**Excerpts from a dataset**
········

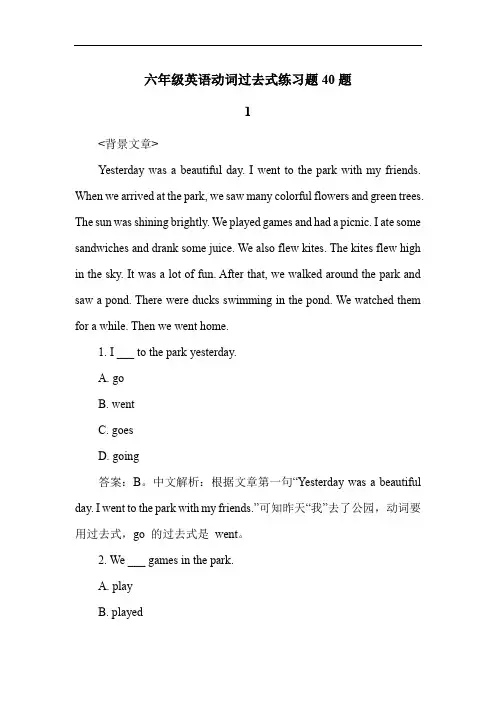 六年级英语动词过去式练习题 40 题

1

<背景文章>

Yesterday was a beautiful day. I went to the park with my friends. When we arrived at the park, we saw many colorful flowers and green trees. The sun was shining brightly. We played games and had a picnic. I ate some sandwiches and drank some juice. We also flew kites. The kites flew high in the sky. It was a lot of fun. After that, we walked around the park and saw a pond. There were ducks swimming in the pond. We watched them for a while. Then we went home.

1. I ___ to the park yesterday.

A. go

B. went

C. goes

D. going

答案：B。中文解析：根据文章第一句“Yesterday was a beautiful day. I went to the park with my friends.”可知昨天“我”去了公园，动词要用过去式，go 的过去式是 went。

2. We ___ games in the park.

A. play

B. played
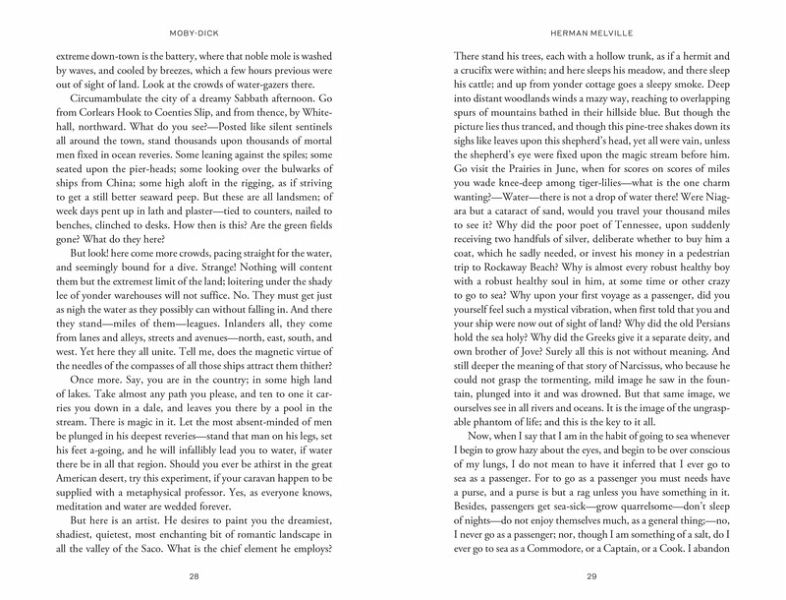 MOBY-DICK

extreme down-town is the battery, where that noble mole is washed by waves, and cooled by breezes, which a few hours previous were out of sight of land. Look at the crowds of water-gazers there.

Circumambulate the city of a dreamy Sabbath afternoon. Go from Corlears Hook to Coenties Slip, and from thence, by Whitehall, northward. What do you see?—Posted like silent sentinels all around the town, stand thousands upon thousands of mortal men fixed in ocean reveries. Some leaning against the spiles; some seated upon the pier-heads; some looking over the bulwarks of ships from China; some high aloft in the rigging, as if striving to get a still better seaward peep. But these are all landsmen; of week days pent up in lath and plaster—tied to counters, nailed to benches, clinched to desks. How then is this? Are the green fields gone? What do they here?

But look! here come more crowds, pacing straight for the water, and seemingly bound for a dive. Strange! Nothing will content them but the extremest limit of the land; loitering under the shady lee of yonder warehouses will not suffice. No. They must get just as nigh the water as they possibly can without falling in. And there they stand—miles of them—leagues. Inlanders all, they come from lanes and alleys, streets and avenues—north, east, south, and west. Yet here they all unite. Tell me, does the magnetic virtue of the needles of the compasses of all those ships attract them thither?

Once more. Say, you are in the country; in some high land of lakes. Take almost any path you please, and ten to one it carries you down in a dale, and leaves you there by a pool in the stream. There is magic in it. Let the most absent-minded of men be plunged in his deepest reveries—stand that man on his legs, set his feet a-going, and he will infallibly lead you to water, if water there be in all that region. Should you ever be athirst in the great American desert, try this experiment, if your caravan happen to be supplied with a metaphysical professor. Yes, as everyone knows, meditation and water are wedded forever.

But here is an artist. He desires to paint you the dreamiest, shadiest, quietest, most enchanting bit of romantic landscape in all the valley of the Saco. What is the chief element he employs?

28

HERMAN MELVILLE

There stand his trees, each with a hollow trunk, as if a hermit and a crucifix were within; and here sleeps his meadow, and there sleep his cattle; and up from yonder cottage goes a sleepy smoke. Deep into distant woodlands winds a mazy way, reaching to overlapping spurs of mountains bathed in their hillside blue. But though the picture lies thus tranced, and though this pine-tree shakes down its sighs like leaves upon this shepherd's head, yet all were vain, unless the shepherd's eye were fixed upon the magic stream before him. Go visit the Prairies in June, when for scores on scores of miles you wade knee-deep among tiger-lilies—what is the one charm wanting?—Water—there is not a drop of water there! Were Niagara but a cataract of sand, would you travel your thousand miles to see it? Why did the poor poet of Tennessee, upon suddenly receiving two handfuls of silver, deliberate whether to buy him a coat, which he sadly needed, or invest his money in a pedestrian trip to Rockaway Beach? Why is almost every robust healthy boy with a robust healthy soul in him, at some time or other crazy to go to sea? Why upon your first voyage as a passenger, did you yourself feel such a mystical vibration, when first told that you and your ship were now out of sight of land? Why did the old Persians hold the sea holy? Why did the Greeks give it a separate deity, and own brother of Jove? Surely all this is not without meaning. And still deeper the meaning of that story of Narcissus, who because he could not grasp the tormenting, mild image he saw in the fountain, plunged into it and was drowned. But that same image, we ourselves see in all rivers and oceans. It is the image of the ungraspable phantom of life; and this is the key to it all.

Now, when I say that I am in the habit of going to sea whenever I begin to grow hazy about the eyes, and begin to be over conscious of my lungs, I do not mean to have it inferred that I ever go to sea as a passenger. For to go as a passenger you must needs have a purse, and a purse is but a rag unless you have something in it. Besides, passengers get sea-sick—grow quarrelsome—don't sleep of nights—do not enjoy themselves much, as a general thing;—no, I never go as a passenger; nor, though I am something of a salt, do I ever go to sea as a Commodore, or a Captain, or a Cook. I abandon

29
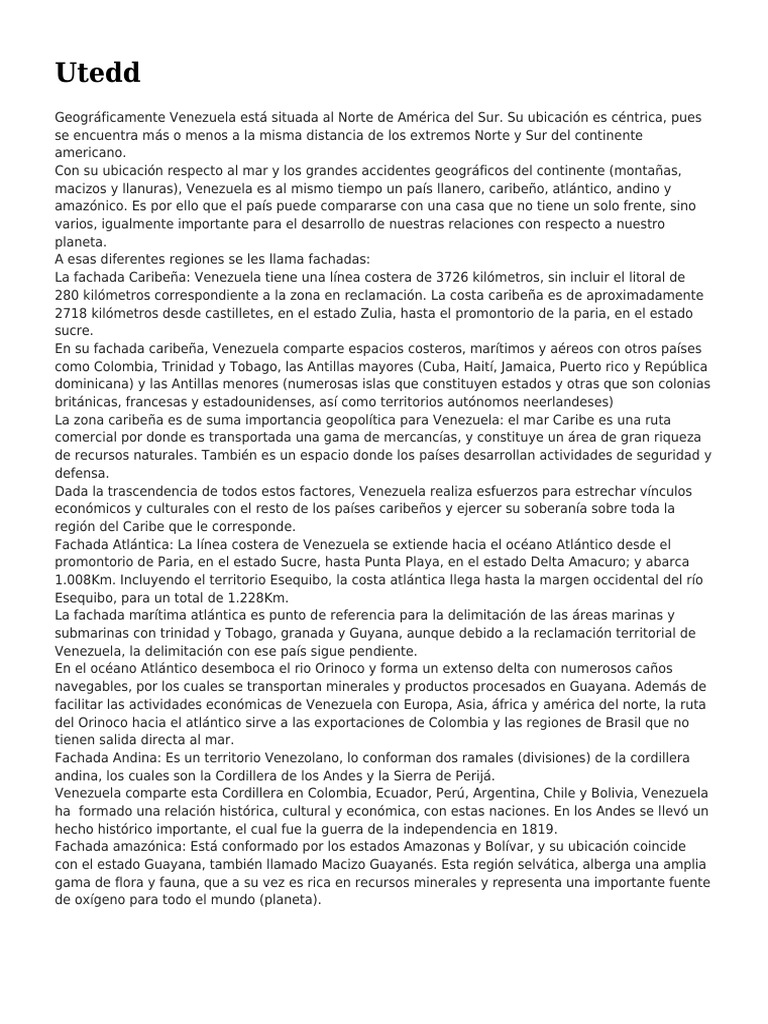 Utedd

Geográficamente Venezuela está situada al Norte de América del Sur. Su ubicación es céntrica, pues se encuentra más o menos a la misma distancia de los extremos Norte y Sur del continente americano.
Con su ubicación respecto al mar y los grandes accidentes geográficos del continente (montañas, macizos y llanuras), Venezuela es al mismo tiempo un país llanero, caribeño, atlántico, andino y amazónico. Es por ello que el país puede compararse con una casa que no tiene un solo frente, sino varios, igualmente importante para el desarrollo de nuestras relaciones con respecto a nuestro planeta.
A esas diferentes regiones se les llama fachadas:
La fachada Caribeña: Venezuela tiene una línea costera de 3726 kilómetros, sin incluir el litoral de 280 kilómetros correspondiente a la zona en reclamación. La costa caribeña es de aproximadamente 2718 kilómetros desde castilletes, en el estado Zulia, hasta el promontorio de la paria, en el estado sucre.
En su fachada caribeña, Venezuela comparte espacios costeros, marítimos y aéreos con otros países como Colombia, Trinidad y Tobago, las Antillas mayores (Cuba, Haití, Jamaica, Puerto rico y República dominicana) y las Antillas menores (numerosas islas que constituyen estados y otras que son colonias británicas, francesas y estadounidenses, así como territorios autónomos neerlandeses)
La zona caribeña es de suma importancia geopolítica para Venezuela: el mar Caribe es una ruta comercial por donde es transportada una gama de mercancías, y constituye un área de gran riqueza de recursos naturales. También es un espacio donde los países desarrollan actividades de seguridad y defensa.
Dada la trascendencia de todos estos factores, Venezuela realiza esfuerzos para estrechar vínculos económicos y culturales con el resto de los países caribeños y ejercer su soberanía sobre toda la región del Caribe que le corresponde.
Fachada Atlántica: La línea costera de Venezuela se extiende hacia el océano Atlántico desde el promontorio de Paria, en el estado Sucre, hasta Punta Playa, en el estado Delta Amacuro; y abarca 1.008Km. Incluyendo el territorio Esequibo, la costa atlántica llega hasta la margen occidental del río Esequibo, para un total de 1.228Km.
La fachada marítima atlántica es punto de referencia para la delimitación de las áreas marinas y submarinas con trinidad y Tobago, granada y Guyana, aunque debido a la reclamación territorial de Venezuela, la delimitación con ese país sigue pendiente.
En el océano Atlántico desemboca el rio Orinoco y forma un extenso delta con numerosos caños navegables, por los cuales se transportan minerales y productos procesados en Guayana. Además de facilitar las actividades económicas de Venezuela con Europa, Asia, áfrica y américa del norte, la ruta del Orinoco hacia el atlántico sirve a las exportaciones de Colombia y las regiones de Brasil que no tienen salida directa al mar.
Fachada Andina: Es un territorio Venezolano, lo conforman dos ramales (divisiones) de la cordillera andina, los cuales son la Cordillera de los Andes y la Sierra de Perijá.
Venezuela comparte esta Cordillera en Colombia, Ecuador, Perú, Argentina, Chile y Bolivia, Venezuela ha formado una relación histórica, cultural y económica, con estas naciones. En los Andes se llevó un hecho histórico importante, el cual fue la guerra de la independencia en 1819.
Fachada amazónica: Está conformado por los estados Amazonas y Bolívar, y su ubicación coincide con el estado Guayana, también llamado Macizo Guayanés. Esta región selvática, alberga una amplia gama de flora y fauna, que a su vez es rica en recursos minerales y representa una importante fuente de oxígeno para todo el mundo (planeta).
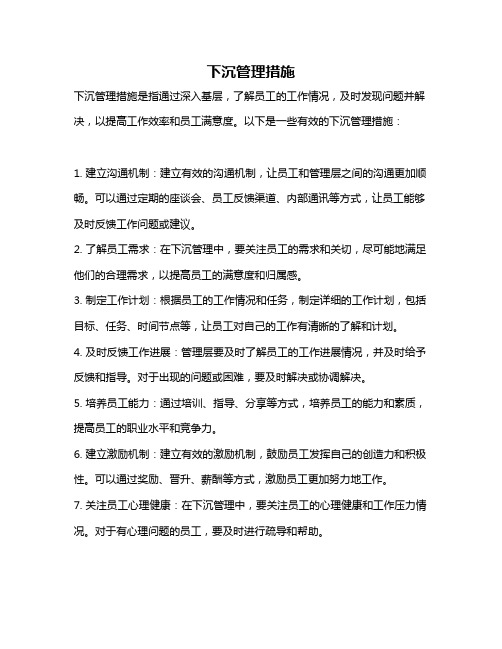 下沉管理措施

下沉管理措施是指通过深入基层，了解员工的工作情况，及时发现问题并解决，以提高工作效率和员工满意度。以下是一些有效的下沉管理措施：

1. 建立沟通机制：建立有效的沟通机制，让员工和管理层之间的沟通更加顺畅。可以通过定期的座谈会、员工反馈渠道、内部通讯等方式，让员工能够及时反馈工作问题或建议。

2. 了解员工需求：在下沉管理中，要关注员工的需求和关切，尽可能地满足他们的合理需求，以提高员工的满意度和归属感。

3. 制定工作计划：根据员工的工作情况和任务，制定详细的工作计划，包括目标、任务、时间节点等，让员工对自己的工作有清晰的了解和计划。

4. 及时反馈工作进展：管理层要及时了解员工的工作进展情况，并及时给予反馈和指导。对于出现的问题或困难，要及时解决或协调解决。

5. 培养员工能力：通过培训、指导、分享等方式，培养员工的能力和素质，提高员工的职业水平和竞争力。

6. 建立激励机制：建立有效的激励机制，鼓励员工发挥自己的创造力和积极性。可以通过奖励、晋升、薪酬等方式，激励员工更加努力地工作。

7. 关注员工心理健康：在下沉管理中，要关注员工的心理健康和工作压力情况。对于有心理问题的员工，要及时进行疏导和帮助。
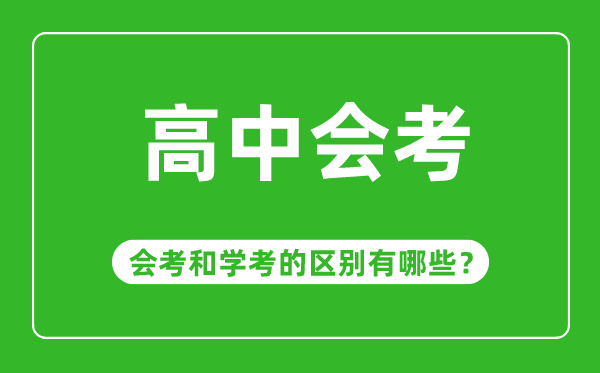 高中会考

会考和学考的区别有哪些？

········

**ASSIGNMENT**
Both the line containing "extreme down-town is" and the line containing "But look! here" belong in the answer. Print them and every line above that falls between them exactly, and no others.

**EXERCISE SOLUTION**
extreme down-town is the battery, where that noble mole is washed by waves, and cooled by breezes, which a few hours previous were out of sight of land. Look at the crowds of water-gazers there.

Circumambulate the city of a dreamy Sabbath afternoon. Go from Corlears Hook to Coenties Slip, and from thence, by Whitehall, northward. What do you see?—Posted like silent sentinels all around the town, stand thousands upon thousands of mortal men fixed in ocean reveries. Some leaning against the spiles; some seated upon the pier-heads; some looking over the bulwarks of ships from China; some high aloft in the rigging, as if striving to get a still better seaward peep. But these are all landsmen; of week days pent up in lath and plaster—tied to counters, nailed to benches, clinched to desks. How then is this? Are the green fields gone? What do they here?

But look! here come more crowds, pacing straight for the water, and seemingly bound for a dive. Strange! Nothing will content them but the extremest limit of the land; loitering under the shady lee of yonder warehouses will not suffice. No. They must get just as nigh the water as they possibly can without falling in. And there they stand—miles of them—leagues. Inlanders all, they come from lanes and alleys, streets and avenues—north, east, south, and west. Yet here they all unite. Tell me, does the magnetic virtue of the needles of the compasses of all those ships attract them thither?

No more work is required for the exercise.